Un autre aspect sur le rythme se fait par les synthés, offrant différentes sonorités qui sont liées à une notion de rythme et de tonalité, en même temps qu'ils vont appuyer certaines ambiances ou atmosphères. Là aussi, le hasard n'y est pour rien, bien au contraire. Tout est calculé, prévu et c'est ce qui donne une cohérence très forte.
Le chant féminin qui vient parfois se poser (sur 'Celestial nights' et 'Great cosmic magik') sont le fait de deux chanteuses différentes, qui amènent leur timbre respectif sur des titres qui vont explorer quelque chose de plus dense, où le chant devient alors une nécessité. Je m'éloigne vraiment avec ses chants de mes habitudes et ces chants sont plutôt redoutables d'efficacité car il appuie, chacun, des éléments différents spécifiques qui les lient au titres d'où ils émergent. Là aussi, rien n'est dû au hasard car il y a une sorte d'imbrication du chant avec la musique, allant plus loin qu'un simple chant posé sur un titre. Il y a quelque chose de viscéral, qui passe par un concept d'émotion. Les autres titres possède un synthé qui va évoquer un timbre de voix éthérée (si on n'y prête pas attention, on croit qu'il s'agit vraiment de voix, c'est intéressant cette approche qui n'est pas loin d'une mise en abîme). Cela donne une cohérence au tout et on s'aperçoit alors que derrière tout ça, il y a une progression. Tous les titres ont ce potentiel de tube (ce qu'ils sont en fait) et pourtant, on est loin de s'attendre au final qu'est 'Tree Of Forgetfullness' qui s'avère l'aboutissement cette évasion mentale et qui va puiser alors dans quelque chose de plus shamanique. La tonalité change et ouvre une autre perspective, vers quelque chose de plus personnel mais qui est aussi une ouverture (et une invitation?) à un voyage libérateur.
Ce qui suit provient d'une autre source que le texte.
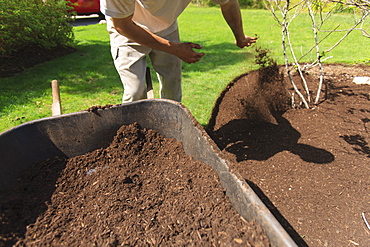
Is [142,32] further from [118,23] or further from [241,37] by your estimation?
[241,37]

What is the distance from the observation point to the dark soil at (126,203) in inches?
45.3

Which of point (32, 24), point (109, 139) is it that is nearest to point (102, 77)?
point (32, 24)

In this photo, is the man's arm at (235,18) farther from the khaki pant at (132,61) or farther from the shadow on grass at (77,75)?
the shadow on grass at (77,75)

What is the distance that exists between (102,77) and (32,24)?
6.62 feet

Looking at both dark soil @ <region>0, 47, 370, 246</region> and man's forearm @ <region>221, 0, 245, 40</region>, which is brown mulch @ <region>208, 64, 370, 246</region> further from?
man's forearm @ <region>221, 0, 245, 40</region>

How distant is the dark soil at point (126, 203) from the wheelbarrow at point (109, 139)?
45 mm

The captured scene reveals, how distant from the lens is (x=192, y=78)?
485cm

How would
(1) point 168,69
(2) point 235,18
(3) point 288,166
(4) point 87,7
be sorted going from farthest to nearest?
(4) point 87,7, (1) point 168,69, (2) point 235,18, (3) point 288,166

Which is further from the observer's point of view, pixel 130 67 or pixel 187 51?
pixel 130 67

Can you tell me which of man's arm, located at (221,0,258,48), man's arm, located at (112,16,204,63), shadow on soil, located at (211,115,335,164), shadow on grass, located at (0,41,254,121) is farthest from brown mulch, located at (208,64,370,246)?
shadow on grass, located at (0,41,254,121)

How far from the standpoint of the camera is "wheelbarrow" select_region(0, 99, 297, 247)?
115 cm

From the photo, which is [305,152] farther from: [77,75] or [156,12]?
[77,75]

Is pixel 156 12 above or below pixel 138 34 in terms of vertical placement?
above

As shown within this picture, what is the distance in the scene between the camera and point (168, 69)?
8.49 ft
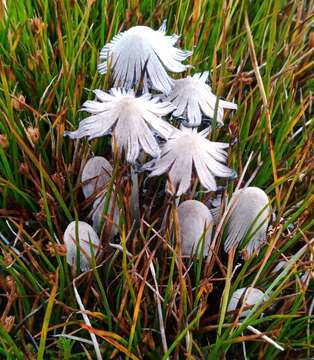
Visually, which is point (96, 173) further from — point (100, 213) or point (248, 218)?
point (248, 218)

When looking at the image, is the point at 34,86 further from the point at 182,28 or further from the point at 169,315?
the point at 169,315

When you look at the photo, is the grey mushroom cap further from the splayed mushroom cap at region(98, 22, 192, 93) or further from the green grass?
the splayed mushroom cap at region(98, 22, 192, 93)

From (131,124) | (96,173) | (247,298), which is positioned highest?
(131,124)

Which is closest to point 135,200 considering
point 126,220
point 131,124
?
point 126,220

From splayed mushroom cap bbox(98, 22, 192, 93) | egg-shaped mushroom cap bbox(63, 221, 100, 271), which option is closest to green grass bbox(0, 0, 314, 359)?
egg-shaped mushroom cap bbox(63, 221, 100, 271)

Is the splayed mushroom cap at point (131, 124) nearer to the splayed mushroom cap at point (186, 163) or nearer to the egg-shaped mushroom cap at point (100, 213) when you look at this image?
the splayed mushroom cap at point (186, 163)

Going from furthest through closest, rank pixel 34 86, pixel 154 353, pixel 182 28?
pixel 182 28 → pixel 34 86 → pixel 154 353

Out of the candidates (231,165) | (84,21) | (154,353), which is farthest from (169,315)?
(84,21)
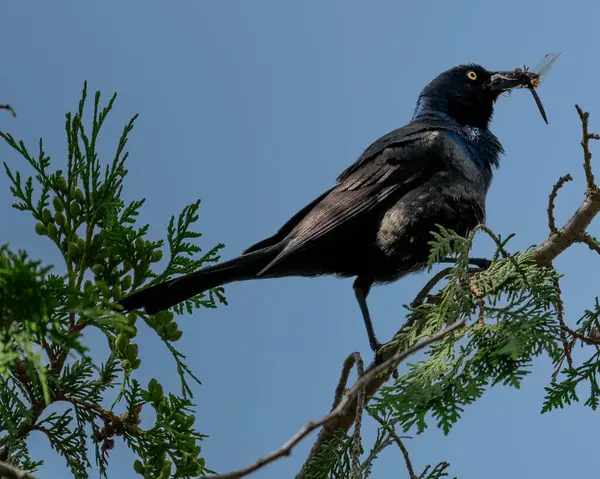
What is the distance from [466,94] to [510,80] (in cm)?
31

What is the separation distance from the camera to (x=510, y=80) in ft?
17.4

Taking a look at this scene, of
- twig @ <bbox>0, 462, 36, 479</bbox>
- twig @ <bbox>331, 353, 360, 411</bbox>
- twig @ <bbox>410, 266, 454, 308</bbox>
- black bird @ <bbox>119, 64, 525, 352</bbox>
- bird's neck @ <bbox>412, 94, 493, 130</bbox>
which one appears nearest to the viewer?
twig @ <bbox>0, 462, 36, 479</bbox>

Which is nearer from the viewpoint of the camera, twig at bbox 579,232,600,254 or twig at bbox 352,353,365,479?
twig at bbox 352,353,365,479

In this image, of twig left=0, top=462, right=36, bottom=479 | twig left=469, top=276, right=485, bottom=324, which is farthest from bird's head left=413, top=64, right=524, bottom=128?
twig left=0, top=462, right=36, bottom=479

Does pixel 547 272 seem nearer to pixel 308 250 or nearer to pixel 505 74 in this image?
pixel 308 250

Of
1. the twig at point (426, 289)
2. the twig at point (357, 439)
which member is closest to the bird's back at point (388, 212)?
the twig at point (426, 289)

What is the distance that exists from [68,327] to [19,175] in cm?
69

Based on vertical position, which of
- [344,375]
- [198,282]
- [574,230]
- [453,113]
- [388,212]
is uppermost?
[453,113]

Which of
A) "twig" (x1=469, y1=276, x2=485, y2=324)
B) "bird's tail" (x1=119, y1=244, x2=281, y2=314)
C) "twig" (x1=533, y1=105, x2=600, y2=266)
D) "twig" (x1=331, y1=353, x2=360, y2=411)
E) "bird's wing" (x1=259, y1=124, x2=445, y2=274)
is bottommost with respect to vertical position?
"twig" (x1=469, y1=276, x2=485, y2=324)

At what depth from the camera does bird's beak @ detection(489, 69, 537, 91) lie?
523 cm

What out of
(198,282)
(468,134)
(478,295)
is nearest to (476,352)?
(478,295)

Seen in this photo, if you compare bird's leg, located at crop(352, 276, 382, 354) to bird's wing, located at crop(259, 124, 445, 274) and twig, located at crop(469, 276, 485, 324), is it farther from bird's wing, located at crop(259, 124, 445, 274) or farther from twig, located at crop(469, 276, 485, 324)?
twig, located at crop(469, 276, 485, 324)

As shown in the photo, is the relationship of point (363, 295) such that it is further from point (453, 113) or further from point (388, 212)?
point (453, 113)

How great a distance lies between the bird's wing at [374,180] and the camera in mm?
4098
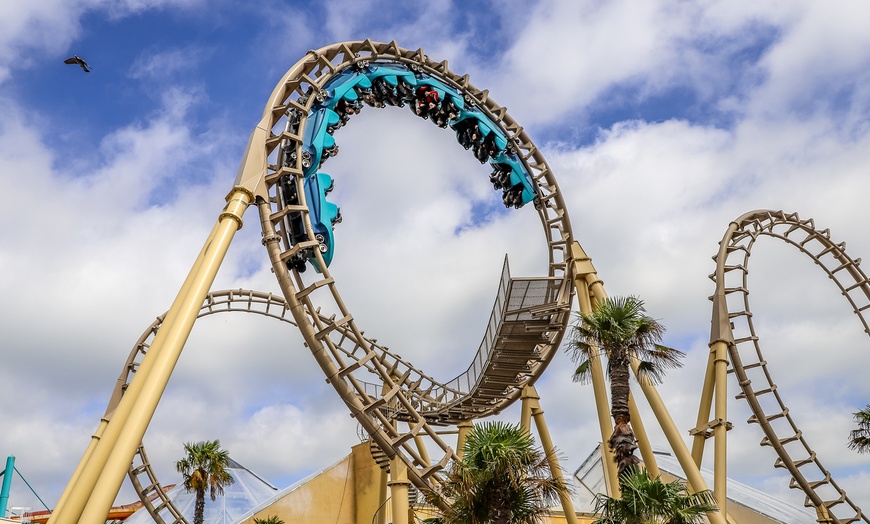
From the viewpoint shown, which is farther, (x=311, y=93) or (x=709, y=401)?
(x=709, y=401)

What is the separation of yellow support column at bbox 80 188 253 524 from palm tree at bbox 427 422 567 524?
14.2ft

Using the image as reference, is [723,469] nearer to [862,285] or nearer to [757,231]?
[757,231]

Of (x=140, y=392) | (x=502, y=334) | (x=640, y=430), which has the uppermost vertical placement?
(x=502, y=334)

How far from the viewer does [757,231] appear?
2228 centimetres

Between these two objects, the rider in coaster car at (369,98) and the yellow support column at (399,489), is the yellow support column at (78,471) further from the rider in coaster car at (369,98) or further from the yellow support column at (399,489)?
the rider in coaster car at (369,98)

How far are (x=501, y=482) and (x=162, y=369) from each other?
4.93m

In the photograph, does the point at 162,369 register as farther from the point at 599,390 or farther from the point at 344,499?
the point at 344,499

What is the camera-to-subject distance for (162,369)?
433 inches

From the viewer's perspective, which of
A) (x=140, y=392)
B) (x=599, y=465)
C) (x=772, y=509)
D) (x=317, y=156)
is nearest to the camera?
(x=140, y=392)

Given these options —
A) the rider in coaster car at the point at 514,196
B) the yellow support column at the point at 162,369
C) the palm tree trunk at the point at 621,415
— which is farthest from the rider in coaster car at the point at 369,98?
the palm tree trunk at the point at 621,415

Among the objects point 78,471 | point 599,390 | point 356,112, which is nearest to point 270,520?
point 78,471

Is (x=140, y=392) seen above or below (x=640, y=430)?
below

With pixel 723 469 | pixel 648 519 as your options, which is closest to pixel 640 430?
pixel 723 469

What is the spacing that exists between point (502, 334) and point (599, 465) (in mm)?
16502
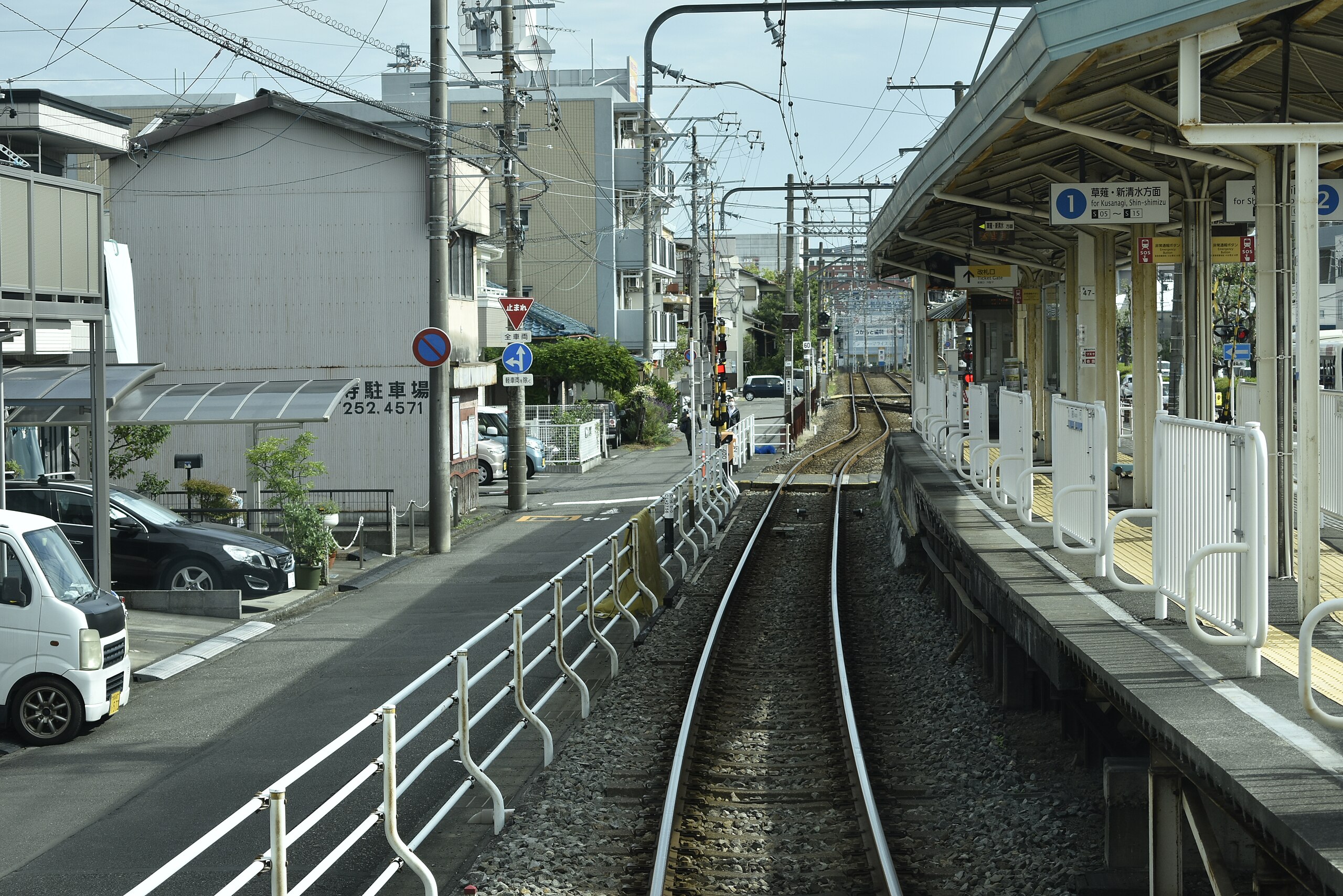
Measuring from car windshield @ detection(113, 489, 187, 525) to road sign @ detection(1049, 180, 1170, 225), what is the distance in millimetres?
10512

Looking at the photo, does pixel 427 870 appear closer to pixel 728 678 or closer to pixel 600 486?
pixel 728 678

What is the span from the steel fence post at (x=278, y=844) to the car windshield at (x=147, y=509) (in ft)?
37.9

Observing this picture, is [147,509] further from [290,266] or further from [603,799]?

Sur ce coup, parler du son serait un peu absurde, puisque le style musical est ancré par des synthés. Ce qui en ressort est un son du coup très dense et riche, qui s'appuie sur les différentes nappes de synthés, offrant l'espace nécessaire aux chants sur les deux titres où ils apparaissent pour s'épanouir et fusionner avec la musique (et voir même l'identité de celle-ci).
Ultra Balance est une véritable découverte pour moi. C'est extrêmement bien pensé et très prenant, s'éloignant vraiment du metal (et qui pourtant entretien des liens avec le rock et le metal dans des détails essentiels). Pour les curieux et les ouverts d'esprit, n'hésitez pas un instant!